Problems: Most fish die, leaving one hardy species (usually Guppies or Platies) to populate the tank.
With no water changes, just topping off, the GH and KH (and therefore pH) are skyrocketing. The tap watering one case used for top off has more minerals than the plants are using. This happened to my tanks this summer, I was doing fewer water changes and more topping off, and my tap water is not very hard. (KH and GH around 5 degrees)

Answer to original Q: Each person has their own experiences with less than average filtration, even if only by accident, and will have a different answer for you. Filters or powerheads quit, and a tank may need to survive for several hours or a day or so until something can be worked out.

When this sort of problem happens to my tanks the fish are gasping at the surface suggesting that the circulation is providing the required oxygen. Circulation stops, and oxygen levels go down. I have air pumps that I can add immediately, and certainly I look into why the filter or PH has quit (or slowed)

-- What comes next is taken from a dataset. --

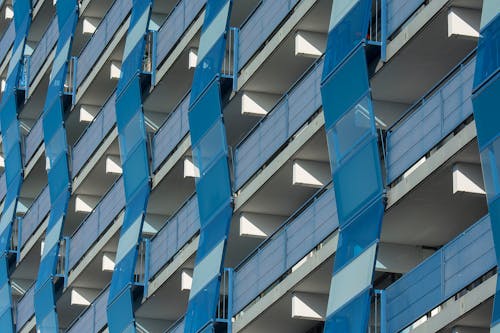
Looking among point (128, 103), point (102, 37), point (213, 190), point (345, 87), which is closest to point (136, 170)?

I would not completely remove the filter, or even swap filters (new filter onto established tank, established filter onto new tank) without also removing some of the fish to the new tank. As good a job as the plants are doing at nitrogen removal there is still all the other things that the whole aquarium ecology is dealing with, and removing the well established microorganisms from the filter will disrupt this ecology.

As I noted above: I have had good results removing a maximum of 25% of the media from an established tank's filter. This is enough to jump-start the new tank, and not so much to stress the old tank.